While phone calls to Post's headquarters were unsuccessful, a database of E-Verify users revealed that the company does not use the online worker verification program, despite its very public lawlessness. It is unclear whether ICE will be visiting the newspaper's office anytime soon and whether Mr. Perl will be held accountable for his actions.

For his part, Mr. Perl feels no remorse for intentionally violating federal law. In fact, he appears to believe that the Washington Post is above the law:

This was, at the time, not a close call. It was clear to me that I believed that my taking action would have resulted in his losing his job and maybe being deported. And I felt like, at his age and his situation, that as much as I trust the leadership of the Washington Post, they would have been obligated to put in motion a whole series of events that were clearly going to result in real damage to Jose.

And I made a tactical judgment. … it seemed clear to me that he was OK in his current status, he had a valid driver's license.

Of course, that license was not valid, and Perl knew it. This is a prime example of how immigration lawlessness in one state can lead to additional lawlessness elsewhere. A person like Mr. Perl – who feels that his judgment as to the importance of immigration laws is superior than the collective judgment of the American citizenry which placed these laws on the books – does damage to the United States and to the legal immigrants and citizens who may have taken this job.

These violations are only the tip of the iceberg. In his article, Vargas explained that he and his family have been involved with a lot of fraud and attempts at fraud. For example, Vargas explained how his grandfather lied on immigration forms in an attempt to get his married daughter (Vargas's mother) into the United States, and also attempted to get her here through a tourist visa, which they viewed as a means towards permanent settlement. The grandfather also paid a human smuggler to bring Vargas into the United States under a fake name and fake passport. The grandfather obtained a fake Filipino passport in Vargas's real name, "adorned with a fake student visa" and "fraudulent green card." Vargas and his grandfather used the fake documents to get a Social Security card from the Social Security Administration. The grandfather then made fraudulent copies of the card, hiding the "Valid for work only with I.N.S. authorization" language.

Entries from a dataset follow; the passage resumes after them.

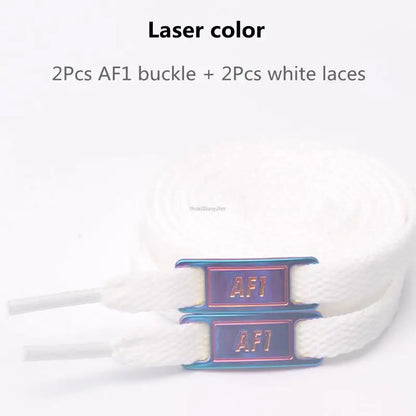 Combinaison de lacets AF1 originaux, lacets plats blancs et décoration de chaussures, accessoires pour chaussures Air Force One 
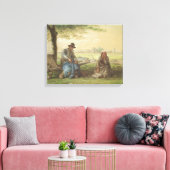 Toile Paysans au repos (Insitu(Salon))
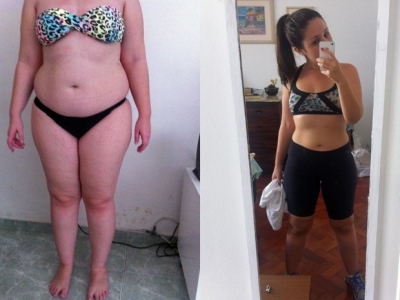 Cansada de receber apelidos, jovem perde 30 kg em 7 meses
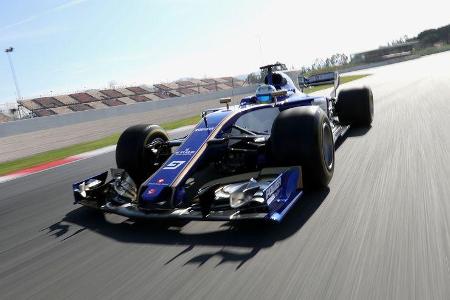 Sauber C36 - Test - Shakedown - Barcelona - 2017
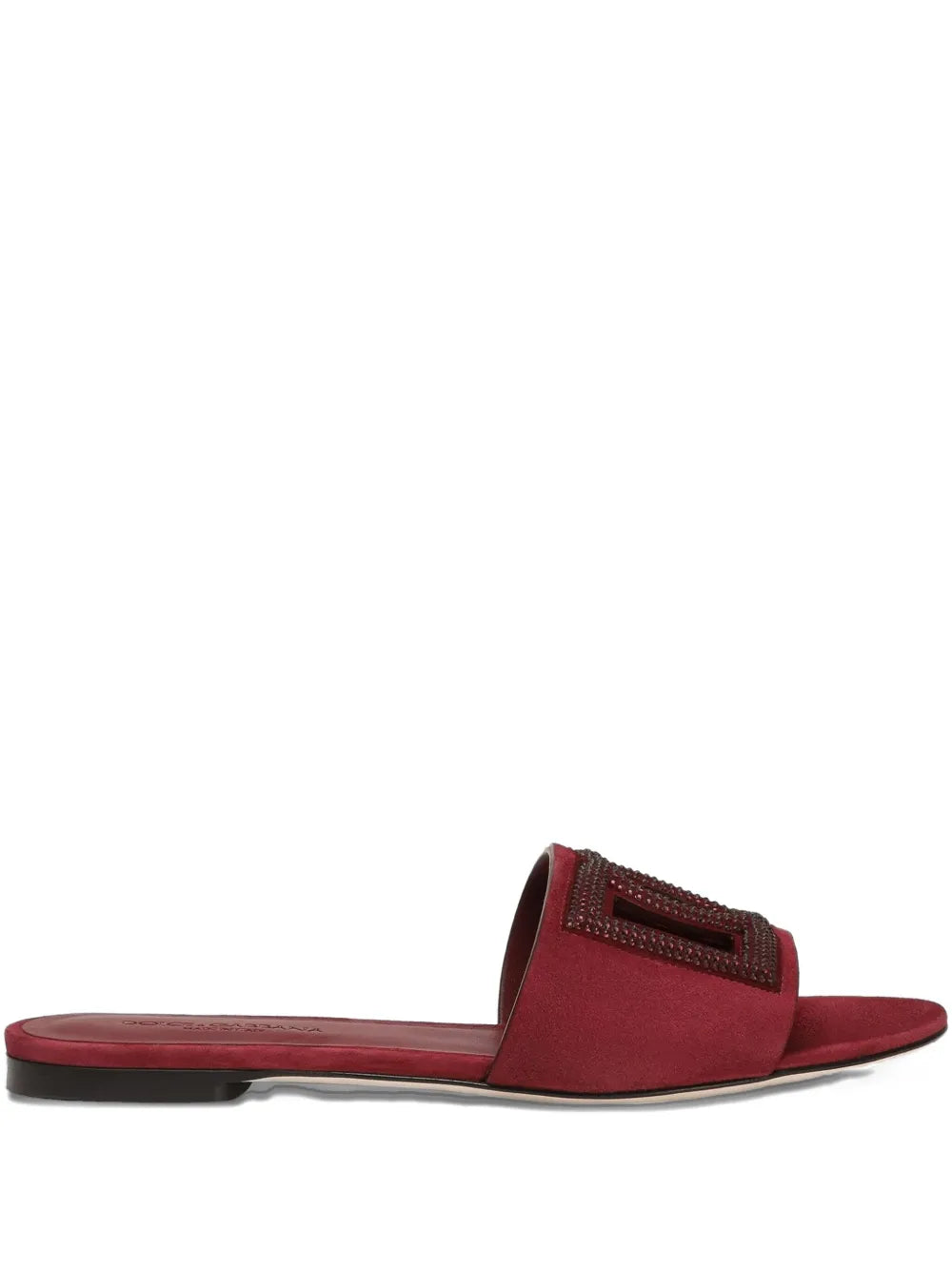 Sandália Dolce & Gabbana  DG  cristais Red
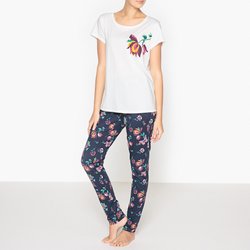 Pijama de algodón, estampado floral La Redoute Collections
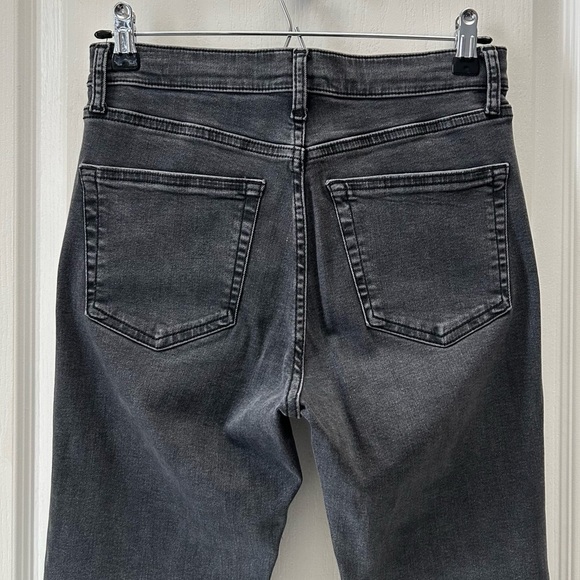 Topshop Jamie Skinny Jeans High Rise Cropped Ankle Length Washed Black Size 26 - Picture 10 of 16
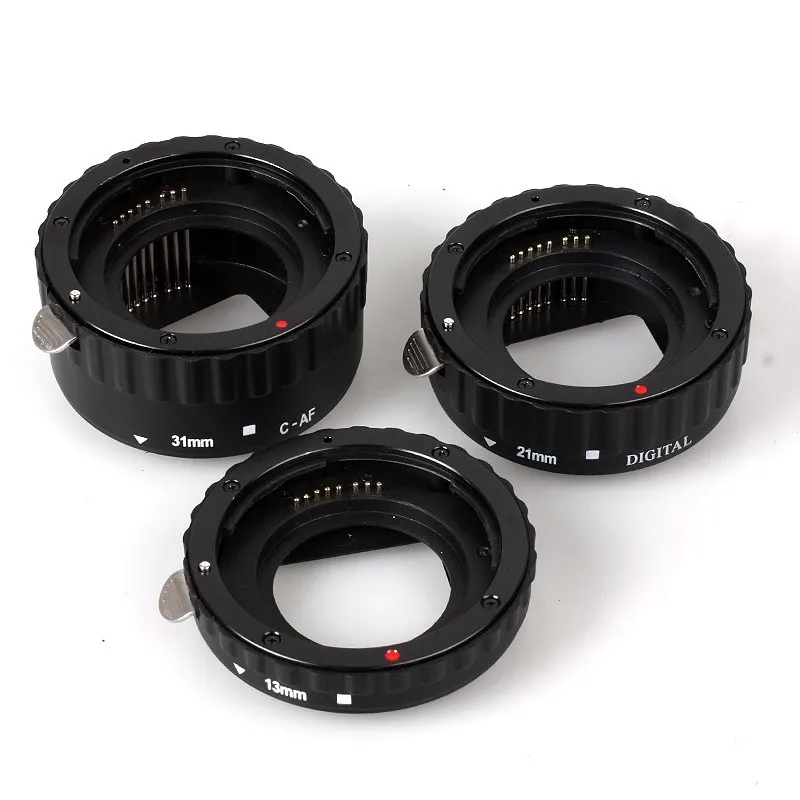 Черная металлическая макроудлинительная трубка с автофокусом для Canon EOS EF S 1D X 60D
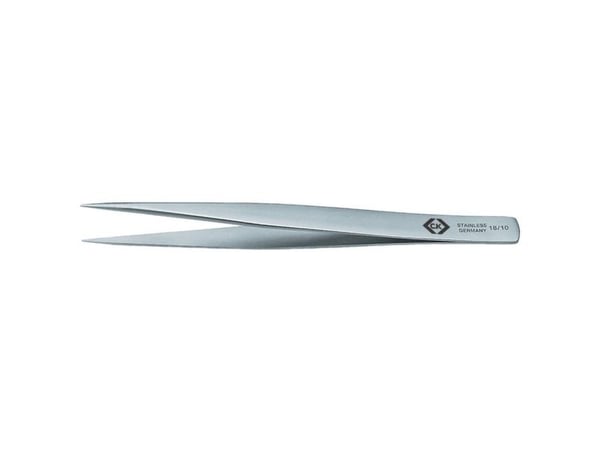 C.K Tools Precision 2318, Ruostumaton teräs, Hopea, Suippokärkinen, Suora, 130 mm, 1 kpl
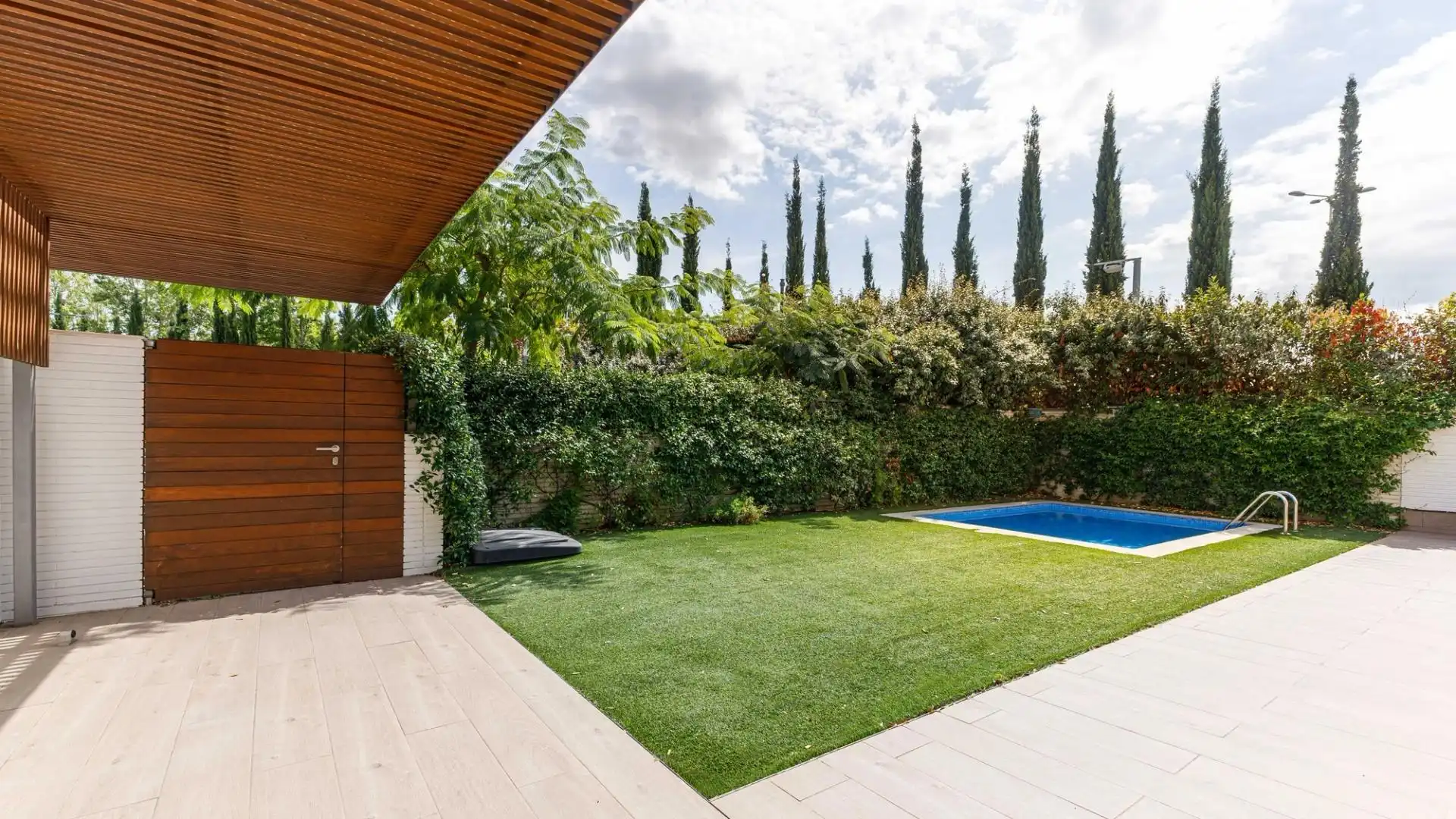 Jardín de Casa o chalet de alquiler en Sabadell con Aire acondicionado, Calefacción y Jardín privado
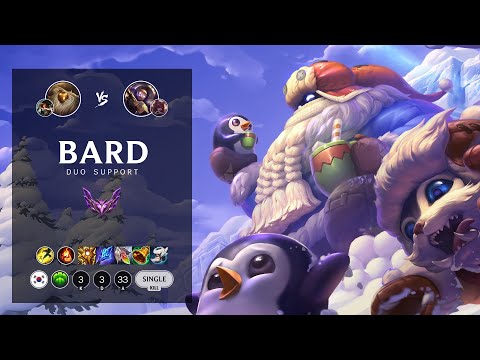 Bard Support vs Blitzcrank - KR Master Patch 12.6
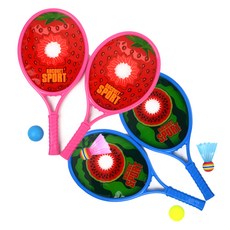 Kiditem KY I&D 砰砰運動球拍 2入 + 球 2入 套組, 2套, 隨機出貨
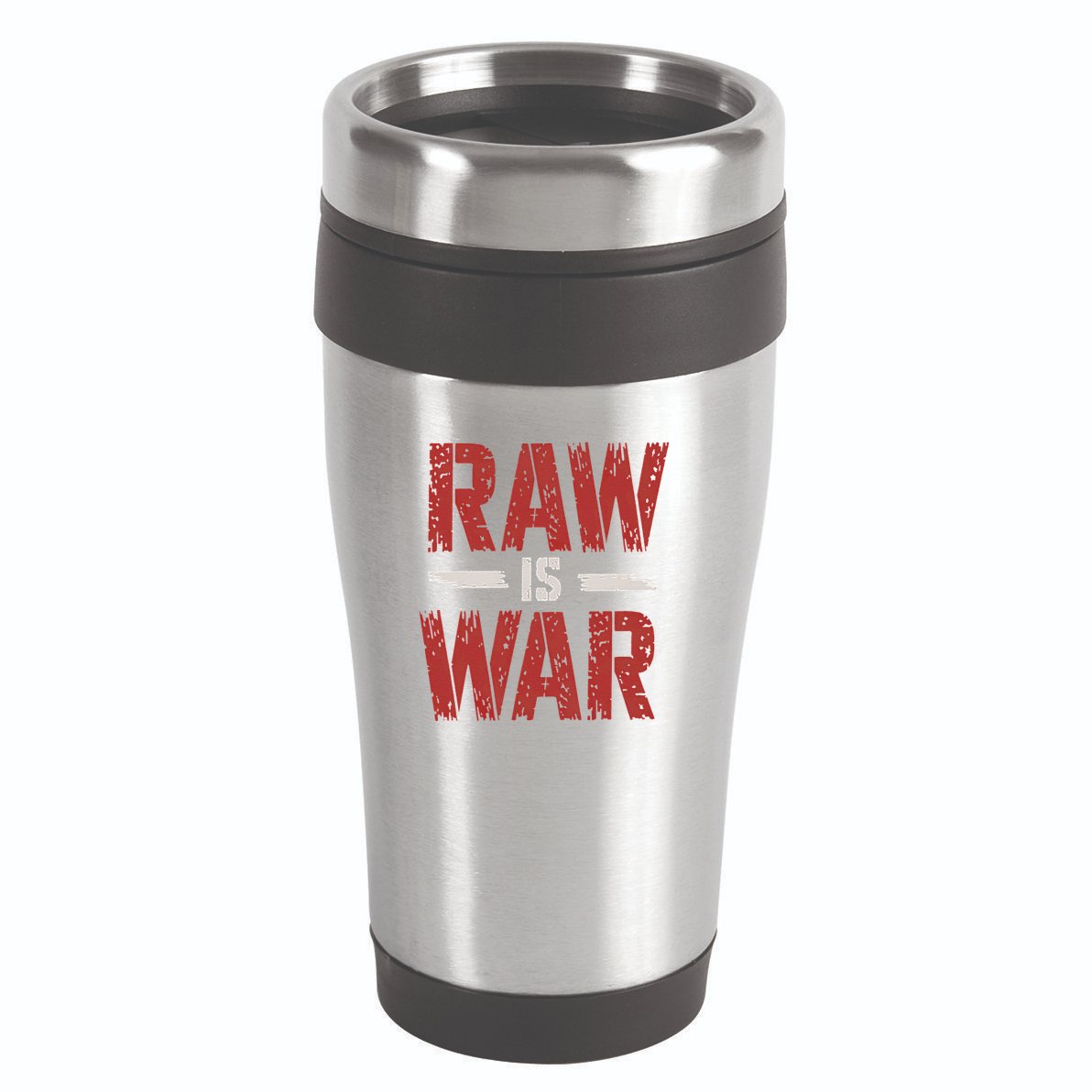 Raw Is War Funny Distressed Retro Vintage Design Gift 16oz Travel Tumbler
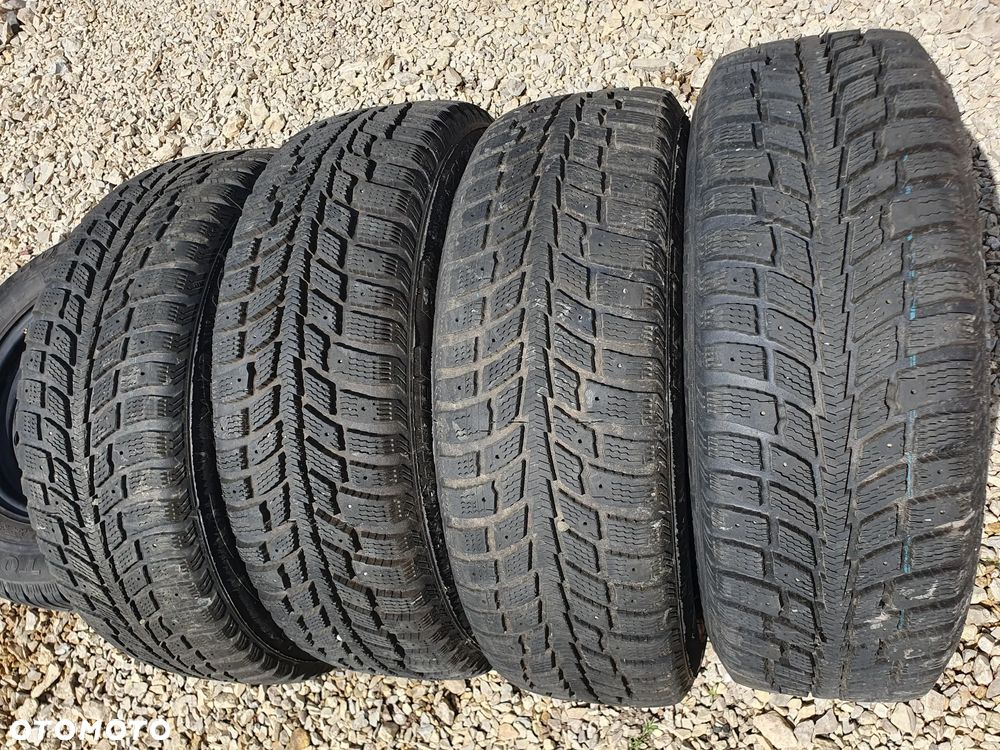 4x KOŁA FELGI STALOWE 15" ET38 6Jx15 5X100 + OPONY ZIMOWE 195/65 R15 COLLIN'S WINTER EXTREMA VOLKSWAGEN GOLF IV BORA POLO AUDI A3 SEAT LEON TOLEDO IBIZA SKODA FABIA OCTAVIA RAPID PRAKTIK KOMPLET 4 SZTUKI - 14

Vargas also found work at a Subway restaurant, a Y.M.C.A., a tennis club, and seemingly a number of other positions for more than a decade. Vargas claims that the businesses rarely asked to check his original Social Security card and that, when they did, he gave them the fraudulent photocopy. In addition, Vargas checked the citizenship box on his federal I-9 forms because, as he explained, "claiming full citizenship was actually easier than declaring permanent resident green card status, which would have required me to provide an alien registration number." For this I-9 fraud alone, Vargas can be fined and jailed up to 5 years under 18 USCS § 1001(a). He also is liable for perjury. Time will tell if the federal government feels aliens can openly violate these statutes without fear of being held accountable.

The Washington Post is not the only news agency with lax employment standards. Vargas explains that the San Francisco Chronicle, Philadelphia Daily News, the Seattle Times, the Huffington Post, and The New Yorker also do a poor job screening candidates for employment eligibility.

Thus far, the legal repercussions for all of this illegal activity – other than the driver's license invalidation – do not appear to be forthcoming.

If these violations are not investigated by the authorities, if the aforementioned media outlets don't start using E-Verify, and if Vargas isn't penalized and facing deportation before the end of the year, then the journalist class should not be surprised that the American public continues to feel that our immigration laws are not being taken seriously.